Phases of the hash table and the cursors:

  1. OK: no resize is going on, only one version of the tree. Move to NEW when the table needs to be resized.
  2. NEW: allocate a new tree. The dynamic array will keep track of which subtrees still need some allocations. Move to FILL when the new tree is completely allocated.
  3. FILL: Insert/delete fill the new tree while maintaining the old tree. They fill all the buckets corresponding to the buckets in the old dynamic array block this insert/delete hashed to, or some other block's buckets if this one is being scanned already. The dynamic array keeps track of which subtrees still need work. Move to FLIP once all buckets in the new tree are filled.
  4. FLIP: Flip the lookup pointer from the old tree to the new tree. Insert/delete continue to fill both the old and new tree, old first new second. Move to DONE once all read cursors are in state FLIP. (Insert/delete determines this by scanning all cursors. A hung read could keep us here indefinitely.)
  5. DONE: Insert/delete are told to stop maintaining the old tree. Move to FREE once all insert/delete cursors are in state DONE.
  6. FREE: Insert/delete nulls out the pointer to the old tree with CAS(). If CAS() says we're the lucky winner who nulled out the old tree, we have to free all the blocks of the old tree. Move to OK once the pointer to the old tree is null.
  7. NONE (cursors only): Any cursor not currently executing a hash table operation is in the NONE state. The insert/delete in charge of freeing the old tree goes to the NONE state before it starts freeing.
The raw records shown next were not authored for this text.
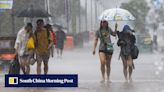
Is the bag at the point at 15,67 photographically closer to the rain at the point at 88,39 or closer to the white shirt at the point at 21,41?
the white shirt at the point at 21,41

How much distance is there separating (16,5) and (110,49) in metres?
15.2

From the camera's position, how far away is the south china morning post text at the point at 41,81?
12.2 metres

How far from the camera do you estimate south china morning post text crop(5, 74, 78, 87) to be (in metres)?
12.2

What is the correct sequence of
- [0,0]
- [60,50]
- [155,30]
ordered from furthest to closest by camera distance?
[155,30]
[60,50]
[0,0]

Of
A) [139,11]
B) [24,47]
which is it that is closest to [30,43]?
→ [24,47]

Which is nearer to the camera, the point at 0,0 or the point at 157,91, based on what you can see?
the point at 157,91

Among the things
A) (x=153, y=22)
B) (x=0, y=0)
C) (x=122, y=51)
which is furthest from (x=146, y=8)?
(x=122, y=51)

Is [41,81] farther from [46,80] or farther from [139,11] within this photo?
[139,11]

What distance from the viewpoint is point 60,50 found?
26.4 metres

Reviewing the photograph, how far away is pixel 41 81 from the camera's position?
12.6 meters

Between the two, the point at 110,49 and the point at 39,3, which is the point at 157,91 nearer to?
the point at 110,49

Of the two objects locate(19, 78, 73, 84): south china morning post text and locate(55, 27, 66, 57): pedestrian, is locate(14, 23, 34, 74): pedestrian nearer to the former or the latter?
locate(19, 78, 73, 84): south china morning post text

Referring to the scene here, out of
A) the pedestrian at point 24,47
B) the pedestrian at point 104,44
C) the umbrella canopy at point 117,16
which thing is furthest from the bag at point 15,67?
the umbrella canopy at point 117,16

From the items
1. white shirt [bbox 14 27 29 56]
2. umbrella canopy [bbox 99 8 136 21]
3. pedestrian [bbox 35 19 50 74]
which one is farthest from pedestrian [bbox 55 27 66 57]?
white shirt [bbox 14 27 29 56]
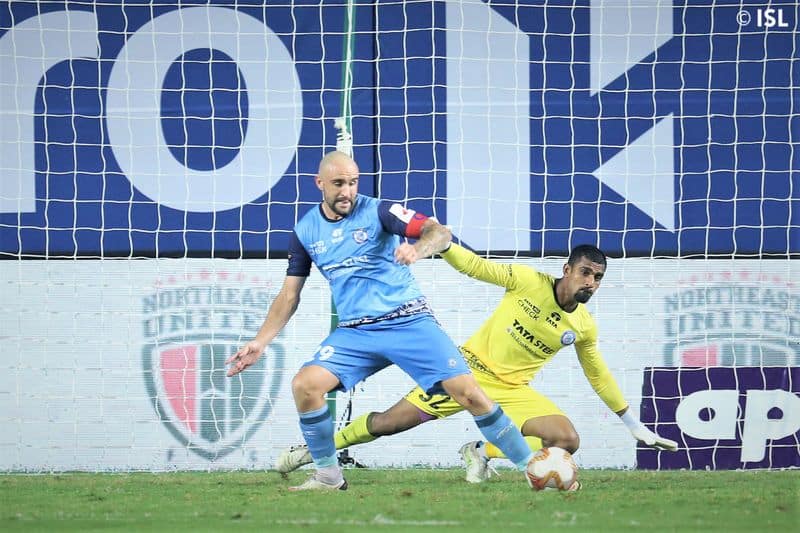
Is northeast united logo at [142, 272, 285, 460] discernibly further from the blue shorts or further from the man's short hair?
the man's short hair

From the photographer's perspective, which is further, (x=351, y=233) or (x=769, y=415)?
Result: (x=769, y=415)

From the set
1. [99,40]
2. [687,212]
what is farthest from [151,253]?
[687,212]

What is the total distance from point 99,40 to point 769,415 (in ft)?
19.0

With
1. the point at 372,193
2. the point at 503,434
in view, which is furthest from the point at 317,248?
the point at 372,193

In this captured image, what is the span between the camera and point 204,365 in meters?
9.49

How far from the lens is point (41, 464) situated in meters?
9.42

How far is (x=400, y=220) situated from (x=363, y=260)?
0.34 metres

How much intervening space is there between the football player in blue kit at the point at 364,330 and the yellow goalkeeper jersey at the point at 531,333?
0.79 meters

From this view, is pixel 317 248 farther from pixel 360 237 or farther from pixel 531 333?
pixel 531 333

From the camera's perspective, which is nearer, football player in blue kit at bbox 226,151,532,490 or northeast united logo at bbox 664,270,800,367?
football player in blue kit at bbox 226,151,532,490

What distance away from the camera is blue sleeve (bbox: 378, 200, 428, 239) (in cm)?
695

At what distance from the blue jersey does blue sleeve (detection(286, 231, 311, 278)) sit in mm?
130

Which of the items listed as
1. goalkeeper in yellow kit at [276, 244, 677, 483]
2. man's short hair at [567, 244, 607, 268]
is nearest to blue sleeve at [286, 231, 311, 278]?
goalkeeper in yellow kit at [276, 244, 677, 483]

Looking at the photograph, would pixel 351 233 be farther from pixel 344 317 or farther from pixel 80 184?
pixel 80 184
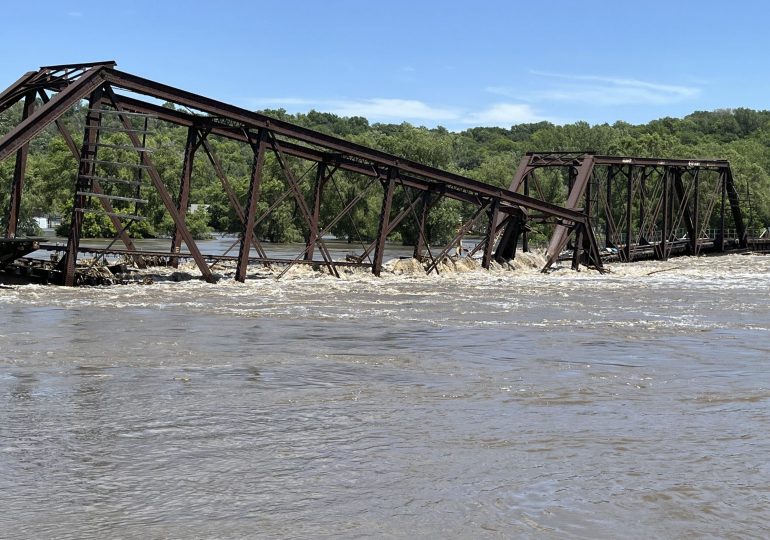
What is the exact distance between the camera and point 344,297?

Since a whole new tree is allocated, old and new buckets won't overlap, so growing a hash table can add a low-order bit rather than a high-order bit to the hash value. Old bucket 0 will map to new 0 and 1, and old bucket 1 will map to new 2 and 3. That way the bucket can be determined by the hash in split-order. The high bits of the hash value can be used as-is for both bucket lookup and ordering within the bucket. Current machine instructions make hashes aimed at high-order bits slightly faster than ones aimed at low-order bits (for example, multiplication might be a good enough hash function).

You need two flags per array block to track whether operations are done on subblocks. Buckets are just a next pointer, and nodes are just a next pointer and a data pointer. No dummy nodes, no reference counts, no mapping the hash value to split-order, no extra info stored per bucket. Delete still needs a bit per node (in the next pointer, Harris's trick). CAS() is still needed all over the place.